TÂCHES À RÉALISER:
[1] D'après le texte sur l'interruption et la reprise d'instance, quelle est l'incidence sur le cours de l'instance du décès d'une partie intervenu après les débats ?
[2] Indiquez si chacune des affirmations suivantes est conforme au texte sur l'interruption et la reprise d'instance, en répondant par oui ou par non et en citant les mots du texte qui le prouvent : (a) l'interruption d'instance profite à toutes les parties ; (b) la notification tardive du décès d'une partie n'interrompt pas l'instance en cours ; (c) le juge peut statuer au fond sans que l'instance ait été reprise.
[3] Prolongez le texte sur l'interruption et la reprise d'instance en enchaînant directement après sa dernière phrase.

TEXTE FOURNI:
※

NB : Un nouveau délai de même durée ne commencera à courir que si une nouvelle notification est faite aux héritiers au visa de l’article 532 alinéa 2 et 3 du Code de Procédure Civile.

6°- L’interruption du délai pour conclure.

L’interruption d’instance emporte celle du délai imparti pour conclure et fait courir un nouveau délai à compter de la reprise d’instance au visa des articles 376 et 908 du Code de Procédure Civile.

7°- L’interruption du délai de péremption.

La notification du décès interrompt le délai de péremption qui était en cours et non expiré, sil elle émane de la partie qui entend se prévaloir de l’interruption d’instance.

L’interruption d’instance ne profite qu’aux ayants droits de la partie décédée, de sorte que seuls ceux-ci peuvent se prévaloir de l’interruption du délai de péremption qui découle de l’interruption d’instance.
NB : Par voie de conséquence, la péremption est acquise au profit des parties à l’égard desquelles l’instance n’a pas été interrompue.

8°- Les effets de l’absence de la notification du décès.

La notification tardive du décès d’une partie n’interrompt pas l’instance en cours et une décision peut valablement être rendue.
Pour déclarer des demandes irrecevables au motif que le défendeur est décédé, l’arrêt doit constater que le demandeur avait connaissance de ce décès avant l’ouverture des débats.
Le décès d’une partie intervenu postérieurement aux débats est sans incidence sur le cours de l’instance.
NB : L’instance n’est donc pas interrompue lorsque la partie décède après la clôture des débats.

II - La reprise d’instance.

Quelles sont les conditions et modalités de la reprise d’instance ?

1°- Les prérogatives du juge.

Le juge qui n’est pas dessaisi de l’instance interrompue dispose de prérogatives pour inciter les parties à reprendre l’instance dans un délai raisonnable au visa de l’article 376 alinéa 1 du Code de Procédure Civile.

Il peut inviter les parties à lui faire part de leurs initiatives en vue de reprendre l’instance dans un délai qu’il détermine.

Il peut radier l’instance du rôle si les parties ne répondent pas à son injonction ou leur accorder un délai supplémentaire pour effectuer les diligences nécessaires à la reprise d’instance sanctionné par la radiation au visa de l’article 376 alinéa 2 du Code de Procédure Civile.
NB : Le juge ne peut donc en aucun cas statuer au fond en l’absence de reprise de l’instance.

※

DONNÉES ENREGISTRÉES:
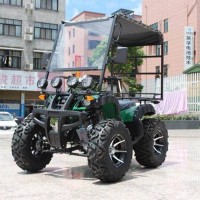 150越野四轮摩托车 成人游乐出租大公牛沙滩车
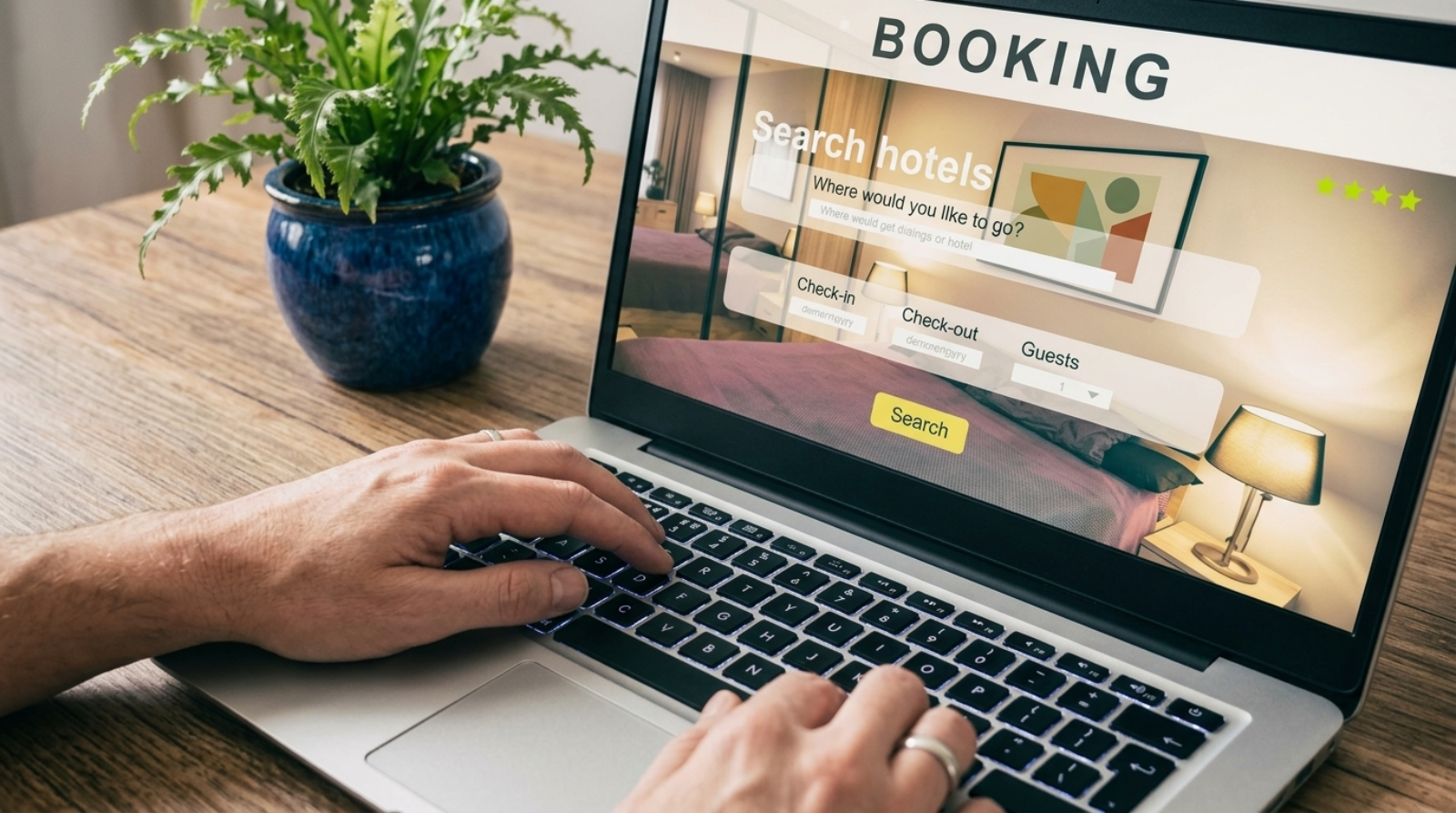 Commissioni booking hotel: il calcolo che dice se il canale diretto ripaga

※

LISTE DES RÉPONSES:
[1] Ce décès est sans incidence sur le cours de l'instance.

[2]
(a) Non : « L’interruption d’instance ne profite qu’aux ayants droits de la partie décédée ».
(b) Oui : « La notification tardive du décès d’une partie n’interrompt pas l’instance en cours ».
(c) Non : « Le juge ne peut donc en aucun cas statuer au fond en l’absence de reprise de l’instance. »

[3]
2°- Les conditions de la reprise d’instance.

La partie qui souhaite le prononcé d’un jugement exécutoire à l’encontre de tous les héritiers de la partie assignée doit nécessairement réaliser une reprise d’instance sans omettre un seul ayant-cause si le litige porte sur un bien sur lequel porte le droit.

Il appartient au juge de vérifier que la reprise d’instance a été accomplie par ou contre la personne réunissant toutes les conditions pour agir en justice.

Ainsi, une cour d’appel saisie d’un appel contre un jugement rendu au profit d’une personne décédée en laissant deux héritiers ne peut infirmer le jugement tout en relevant que seul l’un des deux héritiers avait repris l’instance sans constater que les formalités nécessaires à la reprise d’instance à l’égard de l’autre avaient été accomplies.

La reprise d’instance peut être volontairement reprise : « dans les conditions de formes prévues pour la présentation des moyens de défense » au visa de l’article 373 alinéa 1 du Code de Procédure Civile.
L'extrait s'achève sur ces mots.